>> Start TEXT PASSAGE

Innovation requires motivation, and there is nothing quite like a competitor trying to eat your lunch to wake you up every morning to the reality of the situation. From a financial standpoint, the decline of the RISC/Unix vendors and the absence of AMD from the server market was great for Intel, and its hegemony in the datacenter has never been greater and its revenues and profits continue to break records.
That latter bit is a lucky break caused by the rise of the hyperscalers and cloud builders, who have provided some of the competitive pressures that would have normally been placed on Intel by direct competitors and OEM and ODM partners who play off suppliers. While Intel has been fortunate in increasing its near monopoly on compute servers in the datacenter and expanded out to networking (with limited success) and storage devices (with much better success with flash memory and thus far delayed and iffy results with Optane 3D XPoint persistent memory), the lack of competition has really hurt Intel’s engineering edge.
It’s a good thing for Intel that it is making money hand over fist, and that the server market is growing faster than its much smaller rivals can eat market share, so the AMD Epyc and Marvell ThunderX2 assaults and some sword waving by IBM Power9 have not really dented Intel’s core server business. And the two-year delay of 10 nanometer processes, which has made a mess of Intel’s roadmaps, has not really had an impact. But in 2019, as AMD and Marvell ramp their next-generation devices on advanced processes from Taiwan Semiconductor Manufacturing Corp, the heat will be coming to Intel and it very likely will be burned.
It is the job of Raja Koduri, senior vice president of the Core and Visual Computing Group, general manager of edge computing solutions and chief architect at Intel, and Jim Keller, senior vice president of silicon engineering, to blunt the attack. Koduri and Keller are the people responsible for AMD’s resurgent Radeon GPU and Epyc CPU lines, respectively. And these two, among other top brass at Intel, laid out the plan of attack and defense at an Architecture Day event hosted this week at the former mountain estate of Intel co-founder Robert Noyce in Los Altos. A fitting scene as Intel looks down from on high on Silicon Valley and tries to carve out an even bigger piece of real estate for itself in the datacenter.
Rome Wasn’t Built – Or Sacked – In A Day
We are going to get into the finer details about what was said at Architecture Day, the conversations we had with both Koduri and Keller, and what we think in response to what was revealed, but in this initial piece we will just take the high level view that the two presented to kick off the day.
Everyone is familiar with the tick-tock methodology that Intel employed for more than a decade, which was famously crafted by Pat Gelsinger, formerly the head of Intel’s Data Center Group and once the heir apparent at the chip maker but who was passed over for the chief executive officer job and therefore who left to become the top executive at VMware. With the tick-tock method, Intel breaks the chip refinement process into two parts to mitigate against risks, with a tick being a transistor manufacturing process shrink and a tock being an architecture change that makes use of that process perhaps 12 to 18 months later after it has been refined and ramped. With the tick-tock method, Intel could keep a steady stream of performance improvements coming, and it worked really well. Right up to the point where the ticks were taking longer and the tocks were getting harder.

>> End TEXT PASSAGE
>> Start ENTRIES SHOWN

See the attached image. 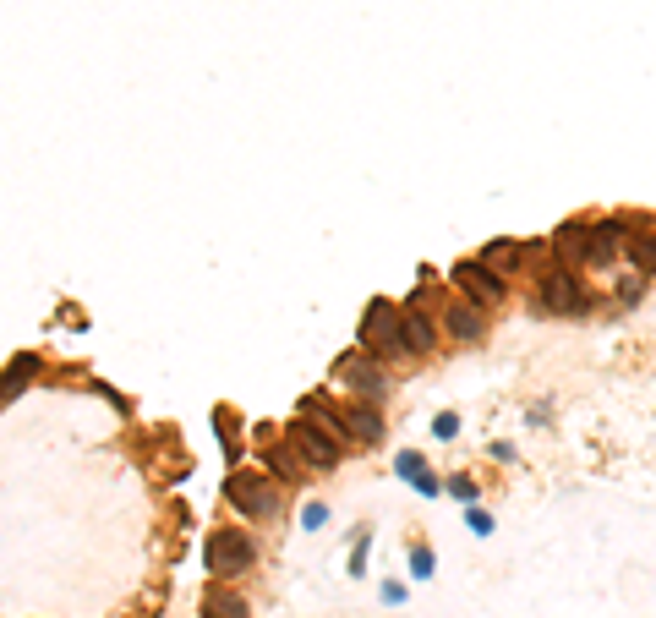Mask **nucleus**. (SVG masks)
<instances>
[{"mask_svg":"<svg viewBox=\"0 0 656 618\" xmlns=\"http://www.w3.org/2000/svg\"><path fill=\"white\" fill-rule=\"evenodd\" d=\"M454 285L482 307H503V285L487 274V263H454Z\"/></svg>","mask_w":656,"mask_h":618,"instance_id":"39448f33","label":"nucleus"},{"mask_svg":"<svg viewBox=\"0 0 656 618\" xmlns=\"http://www.w3.org/2000/svg\"><path fill=\"white\" fill-rule=\"evenodd\" d=\"M476 307H482V301H454V307L443 312V323H449L454 340H482L487 323H482V312H476Z\"/></svg>","mask_w":656,"mask_h":618,"instance_id":"0eeeda50","label":"nucleus"},{"mask_svg":"<svg viewBox=\"0 0 656 618\" xmlns=\"http://www.w3.org/2000/svg\"><path fill=\"white\" fill-rule=\"evenodd\" d=\"M553 247H558V258H564L569 268L574 263H591V225H564Z\"/></svg>","mask_w":656,"mask_h":618,"instance_id":"1a4fd4ad","label":"nucleus"},{"mask_svg":"<svg viewBox=\"0 0 656 618\" xmlns=\"http://www.w3.org/2000/svg\"><path fill=\"white\" fill-rule=\"evenodd\" d=\"M339 372H345V378L361 389V400H378V394L389 389V383H383V372L372 367V361H361V356H345V361H339Z\"/></svg>","mask_w":656,"mask_h":618,"instance_id":"6e6552de","label":"nucleus"},{"mask_svg":"<svg viewBox=\"0 0 656 618\" xmlns=\"http://www.w3.org/2000/svg\"><path fill=\"white\" fill-rule=\"evenodd\" d=\"M536 296H542V307H547V312H564V318H574V312H585V307H591V301H585V290H580V279H574L569 268L547 274Z\"/></svg>","mask_w":656,"mask_h":618,"instance_id":"20e7f679","label":"nucleus"},{"mask_svg":"<svg viewBox=\"0 0 656 618\" xmlns=\"http://www.w3.org/2000/svg\"><path fill=\"white\" fill-rule=\"evenodd\" d=\"M361 340H367L378 356H405L410 351L405 345V312L389 307V301H372L367 323H361Z\"/></svg>","mask_w":656,"mask_h":618,"instance_id":"f257e3e1","label":"nucleus"},{"mask_svg":"<svg viewBox=\"0 0 656 618\" xmlns=\"http://www.w3.org/2000/svg\"><path fill=\"white\" fill-rule=\"evenodd\" d=\"M268 471L290 482V476H296V454H290V449H268Z\"/></svg>","mask_w":656,"mask_h":618,"instance_id":"2eb2a0df","label":"nucleus"},{"mask_svg":"<svg viewBox=\"0 0 656 618\" xmlns=\"http://www.w3.org/2000/svg\"><path fill=\"white\" fill-rule=\"evenodd\" d=\"M290 443H296V449L307 454V465H318V471L339 465V443L328 438V433H318L312 422H296V427H290Z\"/></svg>","mask_w":656,"mask_h":618,"instance_id":"423d86ee","label":"nucleus"},{"mask_svg":"<svg viewBox=\"0 0 656 618\" xmlns=\"http://www.w3.org/2000/svg\"><path fill=\"white\" fill-rule=\"evenodd\" d=\"M252 542H246L241 531H214L208 536V569H214V575H241L246 564H252Z\"/></svg>","mask_w":656,"mask_h":618,"instance_id":"7ed1b4c3","label":"nucleus"},{"mask_svg":"<svg viewBox=\"0 0 656 618\" xmlns=\"http://www.w3.org/2000/svg\"><path fill=\"white\" fill-rule=\"evenodd\" d=\"M624 258L640 268V274H656V236L651 230H635V236L624 241Z\"/></svg>","mask_w":656,"mask_h":618,"instance_id":"9b49d317","label":"nucleus"},{"mask_svg":"<svg viewBox=\"0 0 656 618\" xmlns=\"http://www.w3.org/2000/svg\"><path fill=\"white\" fill-rule=\"evenodd\" d=\"M203 608H208V618H246V602H241V597H230L225 586H214V591H208V597H203Z\"/></svg>","mask_w":656,"mask_h":618,"instance_id":"ddd939ff","label":"nucleus"},{"mask_svg":"<svg viewBox=\"0 0 656 618\" xmlns=\"http://www.w3.org/2000/svg\"><path fill=\"white\" fill-rule=\"evenodd\" d=\"M405 345H410V351H432V345H438V334H432V323L421 318L416 307L405 312Z\"/></svg>","mask_w":656,"mask_h":618,"instance_id":"f8f14e48","label":"nucleus"},{"mask_svg":"<svg viewBox=\"0 0 656 618\" xmlns=\"http://www.w3.org/2000/svg\"><path fill=\"white\" fill-rule=\"evenodd\" d=\"M514 258H520V247H514V241H492V247L482 252V263H487V268H509Z\"/></svg>","mask_w":656,"mask_h":618,"instance_id":"4468645a","label":"nucleus"},{"mask_svg":"<svg viewBox=\"0 0 656 618\" xmlns=\"http://www.w3.org/2000/svg\"><path fill=\"white\" fill-rule=\"evenodd\" d=\"M230 504H236L241 515H252V520H268L274 515V504H279V493H274V482L241 471V476H230Z\"/></svg>","mask_w":656,"mask_h":618,"instance_id":"f03ea898","label":"nucleus"},{"mask_svg":"<svg viewBox=\"0 0 656 618\" xmlns=\"http://www.w3.org/2000/svg\"><path fill=\"white\" fill-rule=\"evenodd\" d=\"M345 433L356 438V443H378L383 438V416L372 411V405H350V411H345Z\"/></svg>","mask_w":656,"mask_h":618,"instance_id":"9d476101","label":"nucleus"}]
</instances>
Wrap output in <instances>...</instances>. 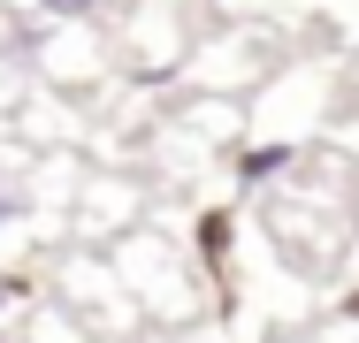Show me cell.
I'll return each mask as SVG.
<instances>
[{
    "label": "cell",
    "mask_w": 359,
    "mask_h": 343,
    "mask_svg": "<svg viewBox=\"0 0 359 343\" xmlns=\"http://www.w3.org/2000/svg\"><path fill=\"white\" fill-rule=\"evenodd\" d=\"M84 160L76 153H8L0 145V260H39L69 237V199Z\"/></svg>",
    "instance_id": "cell-1"
},
{
    "label": "cell",
    "mask_w": 359,
    "mask_h": 343,
    "mask_svg": "<svg viewBox=\"0 0 359 343\" xmlns=\"http://www.w3.org/2000/svg\"><path fill=\"white\" fill-rule=\"evenodd\" d=\"M107 260H115V274H123V290H130V305H138L145 328H191V321L215 313L207 282L191 267V244H184L168 221L130 229L123 244H107Z\"/></svg>",
    "instance_id": "cell-2"
},
{
    "label": "cell",
    "mask_w": 359,
    "mask_h": 343,
    "mask_svg": "<svg viewBox=\"0 0 359 343\" xmlns=\"http://www.w3.org/2000/svg\"><path fill=\"white\" fill-rule=\"evenodd\" d=\"M46 290H54L100 343L145 336V321H138V305H130V290H123V274H115V260L92 252V244H54V252H46Z\"/></svg>",
    "instance_id": "cell-3"
},
{
    "label": "cell",
    "mask_w": 359,
    "mask_h": 343,
    "mask_svg": "<svg viewBox=\"0 0 359 343\" xmlns=\"http://www.w3.org/2000/svg\"><path fill=\"white\" fill-rule=\"evenodd\" d=\"M153 221V191H145L138 168H84L76 176V199H69V244H92V252H107V244H123L130 229Z\"/></svg>",
    "instance_id": "cell-4"
},
{
    "label": "cell",
    "mask_w": 359,
    "mask_h": 343,
    "mask_svg": "<svg viewBox=\"0 0 359 343\" xmlns=\"http://www.w3.org/2000/svg\"><path fill=\"white\" fill-rule=\"evenodd\" d=\"M8 343H100V336L76 321V313L62 305V298H54V290H46V298H39V305H31V313L8 328Z\"/></svg>",
    "instance_id": "cell-5"
},
{
    "label": "cell",
    "mask_w": 359,
    "mask_h": 343,
    "mask_svg": "<svg viewBox=\"0 0 359 343\" xmlns=\"http://www.w3.org/2000/svg\"><path fill=\"white\" fill-rule=\"evenodd\" d=\"M0 8H15L31 23H107L123 0H0Z\"/></svg>",
    "instance_id": "cell-6"
},
{
    "label": "cell",
    "mask_w": 359,
    "mask_h": 343,
    "mask_svg": "<svg viewBox=\"0 0 359 343\" xmlns=\"http://www.w3.org/2000/svg\"><path fill=\"white\" fill-rule=\"evenodd\" d=\"M130 343H237V328L222 321V313H207V321H191V328H145V336Z\"/></svg>",
    "instance_id": "cell-7"
},
{
    "label": "cell",
    "mask_w": 359,
    "mask_h": 343,
    "mask_svg": "<svg viewBox=\"0 0 359 343\" xmlns=\"http://www.w3.org/2000/svg\"><path fill=\"white\" fill-rule=\"evenodd\" d=\"M344 107H359V46L344 54Z\"/></svg>",
    "instance_id": "cell-8"
},
{
    "label": "cell",
    "mask_w": 359,
    "mask_h": 343,
    "mask_svg": "<svg viewBox=\"0 0 359 343\" xmlns=\"http://www.w3.org/2000/svg\"><path fill=\"white\" fill-rule=\"evenodd\" d=\"M138 8H191V15H215L207 0H138Z\"/></svg>",
    "instance_id": "cell-9"
},
{
    "label": "cell",
    "mask_w": 359,
    "mask_h": 343,
    "mask_svg": "<svg viewBox=\"0 0 359 343\" xmlns=\"http://www.w3.org/2000/svg\"><path fill=\"white\" fill-rule=\"evenodd\" d=\"M0 343H8V328H0Z\"/></svg>",
    "instance_id": "cell-10"
}]
</instances>
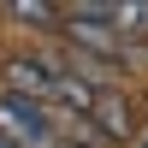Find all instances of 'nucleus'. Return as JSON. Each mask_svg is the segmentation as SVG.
I'll use <instances>...</instances> for the list:
<instances>
[{"instance_id": "nucleus-3", "label": "nucleus", "mask_w": 148, "mask_h": 148, "mask_svg": "<svg viewBox=\"0 0 148 148\" xmlns=\"http://www.w3.org/2000/svg\"><path fill=\"white\" fill-rule=\"evenodd\" d=\"M89 119H95V125H101V130H107V136H119V142H125V136H130V107H125V101H119V95H113V89H101V101H95V113H89Z\"/></svg>"}, {"instance_id": "nucleus-5", "label": "nucleus", "mask_w": 148, "mask_h": 148, "mask_svg": "<svg viewBox=\"0 0 148 148\" xmlns=\"http://www.w3.org/2000/svg\"><path fill=\"white\" fill-rule=\"evenodd\" d=\"M119 36H136V30H148V0H130V6H119Z\"/></svg>"}, {"instance_id": "nucleus-4", "label": "nucleus", "mask_w": 148, "mask_h": 148, "mask_svg": "<svg viewBox=\"0 0 148 148\" xmlns=\"http://www.w3.org/2000/svg\"><path fill=\"white\" fill-rule=\"evenodd\" d=\"M12 18H18V24H30V30H53V24H65L53 0H12Z\"/></svg>"}, {"instance_id": "nucleus-2", "label": "nucleus", "mask_w": 148, "mask_h": 148, "mask_svg": "<svg viewBox=\"0 0 148 148\" xmlns=\"http://www.w3.org/2000/svg\"><path fill=\"white\" fill-rule=\"evenodd\" d=\"M65 36H71L77 47H95V53H107V59H113V53H119V42H125L113 24H95V18H65Z\"/></svg>"}, {"instance_id": "nucleus-1", "label": "nucleus", "mask_w": 148, "mask_h": 148, "mask_svg": "<svg viewBox=\"0 0 148 148\" xmlns=\"http://www.w3.org/2000/svg\"><path fill=\"white\" fill-rule=\"evenodd\" d=\"M59 77H65V65L59 59H6V83L12 95H24V101H53L59 95Z\"/></svg>"}]
</instances>
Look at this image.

>> End ENTRIES SHOWN

:: EXERCISE TASK A ::
Summarize the Intel article in two sentences.
:: EXERCISE TASK B ::
Duplicate the part of the Intel article from "Rome Wasn’t Built" up to and including "off the day.".

:: FINAL ANSWER A ::
Intel's near monopoly in the datacenter has produced record revenues and profits, but the lack of competition has hurt its engineering edge, and the company will very likely be burned in 2019 as AMD and Marvell ramp next-generation devices on advanced processes from Taiwan Semiconductor Manufacturing Corp. Raja Koduri and Jim Keller, the people responsible for AMD's resurgent Radeon GPU and Epyc CPU lines, are tasked with blunting that attack, and they laid out Intel's plan of attack and defense at an Architecture Day event.

:: FINAL ANSWER B ::
Rome Wasn’t Built – Or Sacked – In A Day
We are going to get into the finer details about what was said at Architecture Day, the conversations we had with both Koduri and Keller, and what we think in response to what was revealed, but in this initial piece we will just take the high level view that the two presented to kick off the day.